On the day of the game, I had a look through C.S. Grant’s Scenarios for Wargames, looking for something that would be suitable for the expected limited number of players, and ended up deciding to use Scenario #4, Holding Action (2), which I had never tried before.  


I elected to translate the suggested force ratio to 12 infantry, 6 light infantry, 6 cavalry, or 1 gun with 4 gunners per unit.  Scenery, apart from the river, is relatively sparse, which also made a good choice for an away game.  This was just as well, because, despite my best intentions, I did not allow enough time for traffic and arrived at the meeting in time for a very hasty set up, and then launched right into the rules explanation and game.  As a result, I did not end up taking very many pictures, nor any notes, so reconstructing a detailed battle report is impossible.

Soldiers of the Schoeffen-Buschhagen Adelmann Regiment seize a Hesse-Hattemstadt battery

Western League defenders prepare as Fredonians assault the western bridge

Schoeffen-Buschhagen Hussars discover a usable ford

As the battle played out, the forces of the Pragmatic Coalition (Schoeffen-Buschhagen, Wachovia, and Fredonia were represented on the table) were able to successfully assault the bridges, and the Western League defense was crumbling by the time the Coalition light cavalry discovered a ford and crossed, with the aim of cutting off the retreat of the league forces.  However, the cost of assaulting the bridge was not insignificant, and there was some question as to how closely the Coalition force would have been able to press the pursuit.  All of the recent NQSYW games have been described as part of the campaign to knock the Archbishopric of Schluesselbrett out of the war, and it would appear that the Coalition has finally forced the defenses of the city of Schluesselbrett.

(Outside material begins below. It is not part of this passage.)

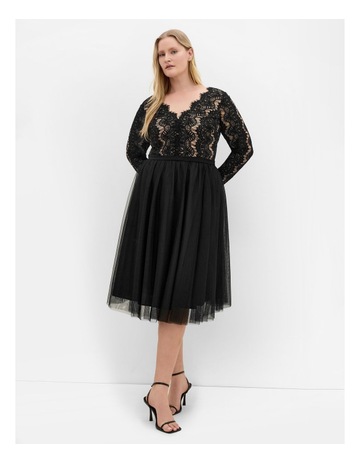 Black colour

I spent some time last weekend working on NQSYW figures instead of working on my Stargrave crew, so I was compelled to take the field in yesterday’s Stargrave game, the first game that will “count” in our annual campaign, with the same test crew I used last month.

The battlefield; a squabble over a wrecked spaceship

We are still finding our way through the rules, so the game took a little longer than we expected.  It’s rarely my turn to be the lucky one for the day, but my crew brought home three loot markers, which turned out to be quite valuable in terms of the game’s currency.  I did have my captain put out of action at the end of the game, but, happily he merely had a “close call” on the post-game out-of-action survival roll. (Unlike host Chris Palmer’s captain, who was put out of action in the final turn, and died as a result of the survival roll, wiping out all of Chris’s gains in the game…)

As expected, everyone had a look at the rules, and there was a lot of smoke grenade throwing going on.

A brief moment of glory for runner Leftie, who put Don Hogge’s flamethrower man out of action with his knife

Captain Toby, Holly, and robot casecracker G357 looking for loot

Captain Toby reminds Holly that she will have minions to climb trees when she is captain…

Except for Chris, nobody had any catastrophic post-battle results, so most of the “out of actions” were temporary, and things weren’t quite as grim as several players had feared late game.  I hope to get a few more new figures painted up by next month, as well as some additional scenery.

Testing out the new “locked” markers

I think that I noted that one of the differences from earlier games in the series is that loot markers in Stargrave start “locked”, and must be unlocked before they can be carried off.  After last month’s game I went looking for some clear plastic hemispheres which I hoped would look like force fields, to use as “locked” markers. I found these  “bath bomb molds” on Amazon.  There were not very expensive for 30 of them in three different sizes, and seemed to work reasonable well.  With the different sizes, we were able to cover most of the treasure markers we were using.